**Your goal**
Output every line of the entries from the line containing "What is the" through the last, exactly, with no other content.

──────── Records for this task ────────

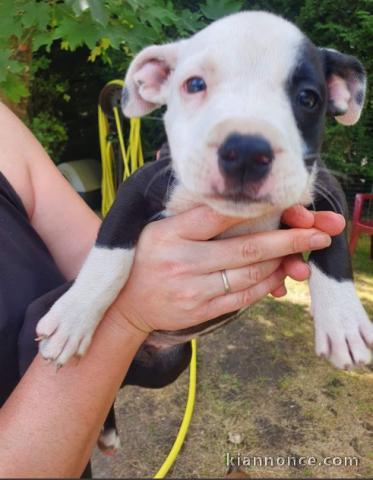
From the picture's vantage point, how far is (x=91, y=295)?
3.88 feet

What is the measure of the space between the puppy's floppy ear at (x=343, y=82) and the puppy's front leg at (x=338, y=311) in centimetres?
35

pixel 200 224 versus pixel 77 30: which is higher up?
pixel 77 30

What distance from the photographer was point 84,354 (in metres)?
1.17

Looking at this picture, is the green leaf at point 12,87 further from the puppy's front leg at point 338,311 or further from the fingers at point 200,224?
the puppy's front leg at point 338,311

────────

**Solution for this task**
What is the measure of the space between the puppy's floppy ear at (x=343, y=82) and the puppy's front leg at (x=338, y=311) in centimetres?
35

pixel 200 224 versus pixel 77 30: which is higher up?
pixel 77 30

What distance from the photographer was point 84,354 (in metres)?
1.17

Looking at this picture, is the green leaf at point 12,87 further from the puppy's front leg at point 338,311 or further from the fingers at point 200,224?
the puppy's front leg at point 338,311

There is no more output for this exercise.